- **Written exercise 1**:
Answer these questions using the remediation update below.
(a) In what month and year did government and developers establish the Remediation Action Group?
(b) How many buildings that applied to the Cladding Safety Scheme were made eligible?
(c) When will the next quarterly report and dashboard be published?

A small number of developers are making significantly slower progress than their peers. We have required those developers to implement improvement plans, and report to senior officials and dedicated caseworkers on progress. Failure to meet legal obligations will result in increasingly severe consequences, up to and including statutory prohibitions on their ability to operate in the market.
We publish quarterly progress reports on the progress that developers are making on gov.uk, including an interactive dashboard comparing the progress any developer is making to that being made by others. We will publish the next quarterly report and dashboard in September 2025.
In line with the joint plan, government and developers established a Remediation Action Group in January 2025 to overcome real-world barriers to remediation and improve resident experience. Since January, we have invited feedback from a cladding action group about the lived experience of residents in affected buildings and shared best practice on engaging residents and leaseholders before, during, and after remedial works. This included tips on implementing the Code of Practice for the Remediation of Residential Buildings and issuing comfort letters that residents and leaseholders can use to reassure lenders and insurers that remedial works are in progress and thereby make it easier for them to sell or re-mortgage homes. We know that the resident and leaseholder experience remains inconsistent and we are committed to delivering meaningful and lasting improvements.
Ministers and officials have met with Responsible Entities and developers linked to a high number of buildings where progress has slowed due to a dispute, brokering solutions that have unblocked delays and enabled assessments and remediation to proceed. We published guidance for Responsible Entities in March 2025 to reduce the number of such disputes that arise through mediation. Developers are expected to pay for the mediation so that costs cannot be passed on to leaseholders. In July, we published further guidance to address common misconceptions relating to the Developer Remediation Contract which could otherwise lead to delays.
We have worked to reduce avoidable delays in developers securing Building Safety Regulator (BSR) approval for remedial works on buildings over 18m, without compromising building safety. The Remediation Action Group has offered developers and BSR a regular forum to share actionable feedback about how to improve applications submitted by developers and how to overcome avoidable administrative bottlenecks in how applications are processed. This work will continue.
While it is encouraging that developer-led remediation has begun accelerating over the first six months of the joint plan, there is a lot more to do. Developers, government and other parties will continue to work hard to meet the challenging stretch targets we set ourselves in the RAP. Residents and leaseholders expect and deserve nothing less.
Streamlining delivery
Accelerating the pace of remediation at the scale we need to see carries the risk that the system is unable to keep up with ever increasing demands.
In the RAP, we explained how we are driving pace through our existing funding schemes, and that all buildings starting remediation outside of London are now part of the newer Cladding Safety Scheme (CSS) programme. Since June 2023, over 1,000 buildings have applied to the Cladding Safety Scheme (CSS), with 753 being made eligible, of which 711 have progressed through to sign grant agreements. 130 have started on site, of which 43 have completed works.
We said we would seek opportunities to exploit the benefits of the CSS further and enable more buildings in government schemes to benefit from the CSS’s automated processes, which are designed to help increase the pace of remediation, reduce costs, enhance service delivery and improve traceability through the system. Since October 2024, a further 58 high-rise (18m+) buildings have transferred from the Building Safety Fund to the CSS, giving a total of 182 that have transferred, of which 5 buildings that had not yet started on site at the time of transfer have now started or completed remediation works. We are exploring opportunities for transferring further eligible high-rise buildings to the scheme.

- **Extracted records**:
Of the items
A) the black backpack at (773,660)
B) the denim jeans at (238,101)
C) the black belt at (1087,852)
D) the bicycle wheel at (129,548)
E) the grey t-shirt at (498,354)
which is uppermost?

- **Written exercise 2**:
Reproduce every line of the extracted entries above, word for word.

- **Output 1**:
(a) January 2025
(b) 753
(c) September 2025

- **Output 2**:
Of the items
A) the black backpack at (773,660)
B) the denim jeans at (238,101)
C) the black belt at (1087,852)
D) the bicycle wheel at (129,548)
E) the grey t-shirt at (498,354)
which is uppermost?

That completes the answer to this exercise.